Wszyscy w cieniu Moukoko

Wpadka Bayernu, słaby występ Roberta Lewandowskiego, cztery trafienia Erlinga Haalanda – to wszystko zostało przykryte przez najmłodszego gracza w historii Bundesligi.


Borussia przegrywała z Herthą do przerwy 0:1, lecz koniec końców w imponującym stylu odwróciła losy spotkania, wygrywając w Berlinie aż 5:2. Jeden z najlepszych występów w żółtej koszulce zaliczył Erling Haaland, który zdobył cztery bramki. „Stara dama” ze stolicy  Niemiec już drugi raz w tym sezonie jest „katowana” przez jednego zawodnika, czterokrotnie pokonującego jej bramkarza. Kilka tygodni temu uczynił to także Robert Lewandowski.

Największy talent świata

– W przerwie wypiłem Red Bulla, który dodał mi skrzydeł. Potem wszystko mi wychodziło – śmiał się po meczu norweski snajper Dortmundu, zaprzeczając także, że było to „podanie o pracę w RB Lipsk”, czyli klubie stworzonym przez austriacki koncern napojów energetycznych. – Cztery gole na dziś już wystarczą – cieszył się z wyczynu Haalanda trener Lucien Favre, nie unikając rzecz jasna pytań o młodego Youssoufę Moukoko, uważanego za gigantyczny talent napastnika, który wszedł w końcówce meczu z Herthą. Nie byłoby w tym nic wyjątkowego, gdyby nie fakt, że urodzony w Kamerunie młodzieżowy reprezentant Niemiec dzień przed spotkaniem obchodził 16. urodziny, dzięki czemu stał się najmłodszym graczem w historii Bundesligi.

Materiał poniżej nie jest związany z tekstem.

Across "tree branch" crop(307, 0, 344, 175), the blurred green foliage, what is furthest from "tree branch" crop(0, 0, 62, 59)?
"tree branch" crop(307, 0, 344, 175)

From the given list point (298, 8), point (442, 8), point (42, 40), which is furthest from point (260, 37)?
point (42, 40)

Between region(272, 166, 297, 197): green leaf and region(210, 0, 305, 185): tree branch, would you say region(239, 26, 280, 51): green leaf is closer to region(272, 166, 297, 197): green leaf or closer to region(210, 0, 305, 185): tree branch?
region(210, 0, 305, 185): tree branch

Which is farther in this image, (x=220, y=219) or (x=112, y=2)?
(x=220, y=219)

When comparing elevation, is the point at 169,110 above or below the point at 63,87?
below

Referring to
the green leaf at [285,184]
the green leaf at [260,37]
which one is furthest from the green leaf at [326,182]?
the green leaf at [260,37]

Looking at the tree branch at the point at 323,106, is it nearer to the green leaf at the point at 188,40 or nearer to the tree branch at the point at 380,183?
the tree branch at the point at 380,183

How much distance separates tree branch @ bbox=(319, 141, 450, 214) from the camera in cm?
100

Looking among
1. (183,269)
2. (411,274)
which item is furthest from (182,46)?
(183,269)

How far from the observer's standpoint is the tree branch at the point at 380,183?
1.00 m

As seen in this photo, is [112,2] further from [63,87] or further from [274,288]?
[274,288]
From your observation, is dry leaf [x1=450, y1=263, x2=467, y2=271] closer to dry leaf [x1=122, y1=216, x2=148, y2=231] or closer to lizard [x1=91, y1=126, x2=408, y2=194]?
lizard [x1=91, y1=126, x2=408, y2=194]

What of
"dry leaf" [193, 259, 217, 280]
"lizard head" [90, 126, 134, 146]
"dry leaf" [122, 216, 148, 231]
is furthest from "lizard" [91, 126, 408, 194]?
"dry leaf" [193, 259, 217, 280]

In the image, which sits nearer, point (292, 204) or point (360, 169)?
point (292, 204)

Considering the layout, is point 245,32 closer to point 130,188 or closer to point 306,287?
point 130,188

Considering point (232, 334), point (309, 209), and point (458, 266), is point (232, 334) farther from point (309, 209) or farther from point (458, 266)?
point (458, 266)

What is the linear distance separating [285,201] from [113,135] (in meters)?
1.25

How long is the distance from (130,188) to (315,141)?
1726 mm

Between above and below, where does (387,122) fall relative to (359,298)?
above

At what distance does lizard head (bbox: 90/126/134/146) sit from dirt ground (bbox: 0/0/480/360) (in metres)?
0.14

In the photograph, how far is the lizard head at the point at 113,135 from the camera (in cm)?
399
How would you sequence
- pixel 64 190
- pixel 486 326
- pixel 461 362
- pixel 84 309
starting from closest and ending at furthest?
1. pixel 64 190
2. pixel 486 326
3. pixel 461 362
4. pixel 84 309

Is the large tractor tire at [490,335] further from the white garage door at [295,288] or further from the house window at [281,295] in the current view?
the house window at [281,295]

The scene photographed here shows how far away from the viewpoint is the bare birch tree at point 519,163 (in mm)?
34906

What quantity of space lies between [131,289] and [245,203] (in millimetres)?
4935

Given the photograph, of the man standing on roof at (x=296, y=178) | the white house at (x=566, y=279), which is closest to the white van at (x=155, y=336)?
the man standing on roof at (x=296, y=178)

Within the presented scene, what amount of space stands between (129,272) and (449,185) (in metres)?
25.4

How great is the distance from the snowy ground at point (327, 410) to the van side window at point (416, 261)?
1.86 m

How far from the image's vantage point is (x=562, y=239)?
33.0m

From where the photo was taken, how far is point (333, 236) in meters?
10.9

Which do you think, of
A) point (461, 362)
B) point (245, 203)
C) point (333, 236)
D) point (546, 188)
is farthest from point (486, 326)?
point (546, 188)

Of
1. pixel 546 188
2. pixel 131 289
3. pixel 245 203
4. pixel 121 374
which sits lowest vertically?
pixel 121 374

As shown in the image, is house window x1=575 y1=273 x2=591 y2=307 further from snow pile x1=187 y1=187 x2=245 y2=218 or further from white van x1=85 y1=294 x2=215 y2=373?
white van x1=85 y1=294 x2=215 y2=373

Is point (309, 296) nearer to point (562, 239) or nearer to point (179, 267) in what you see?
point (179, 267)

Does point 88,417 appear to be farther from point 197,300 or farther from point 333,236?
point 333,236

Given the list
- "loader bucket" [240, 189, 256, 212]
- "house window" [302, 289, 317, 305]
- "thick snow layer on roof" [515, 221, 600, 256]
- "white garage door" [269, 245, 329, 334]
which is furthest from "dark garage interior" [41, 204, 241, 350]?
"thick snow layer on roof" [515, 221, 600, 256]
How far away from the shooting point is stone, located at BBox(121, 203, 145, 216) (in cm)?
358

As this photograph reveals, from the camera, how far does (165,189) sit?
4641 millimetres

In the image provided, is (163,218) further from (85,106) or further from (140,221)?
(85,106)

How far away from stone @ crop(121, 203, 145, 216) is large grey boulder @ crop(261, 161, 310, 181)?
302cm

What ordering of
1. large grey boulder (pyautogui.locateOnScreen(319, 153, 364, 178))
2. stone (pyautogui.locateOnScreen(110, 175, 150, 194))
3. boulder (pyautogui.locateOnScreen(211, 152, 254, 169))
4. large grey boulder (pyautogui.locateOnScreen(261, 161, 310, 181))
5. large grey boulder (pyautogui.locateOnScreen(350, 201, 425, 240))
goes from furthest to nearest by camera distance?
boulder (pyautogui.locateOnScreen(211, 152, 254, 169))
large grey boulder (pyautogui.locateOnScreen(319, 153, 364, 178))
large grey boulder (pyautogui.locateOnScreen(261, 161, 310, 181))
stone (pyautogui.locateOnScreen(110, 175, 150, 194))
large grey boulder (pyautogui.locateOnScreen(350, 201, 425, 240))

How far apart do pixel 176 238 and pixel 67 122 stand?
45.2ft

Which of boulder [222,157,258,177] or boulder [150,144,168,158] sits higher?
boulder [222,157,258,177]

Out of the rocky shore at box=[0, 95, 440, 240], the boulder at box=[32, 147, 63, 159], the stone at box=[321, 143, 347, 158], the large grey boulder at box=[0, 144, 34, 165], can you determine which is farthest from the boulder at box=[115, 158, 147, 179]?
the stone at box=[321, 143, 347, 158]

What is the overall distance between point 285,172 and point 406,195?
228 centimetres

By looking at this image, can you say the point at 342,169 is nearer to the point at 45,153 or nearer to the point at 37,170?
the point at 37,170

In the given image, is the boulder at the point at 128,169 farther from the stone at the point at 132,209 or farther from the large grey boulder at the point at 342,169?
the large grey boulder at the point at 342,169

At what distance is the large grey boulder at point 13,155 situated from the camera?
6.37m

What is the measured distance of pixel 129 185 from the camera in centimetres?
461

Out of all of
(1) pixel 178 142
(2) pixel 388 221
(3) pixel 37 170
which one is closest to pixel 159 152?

Jeszcze do niedawna przepisy – poza pewnymi wyjątkami – pozwalały na grę w lidze co najwyżej 17-latkom, ale Borussia bardzo mocno walczyła o poluzowanie tych zasad. – To było dla niego ważne, aby poczuł, że jest częścią pierwszej drużyny – mówił o debiucie Moukoko Favre. Szalone w całej tej sytuacji jest to, że 16-latek zmienił na boisku Haalanda, który wygląda przy nim jak stary wyjadacz, mimo że ma przecież… 20 lat. – Chciałbym kiedyś zagrać obok niego. Myślę, że jest obecnie największym talentem świata – chwalił kolegę Norweg.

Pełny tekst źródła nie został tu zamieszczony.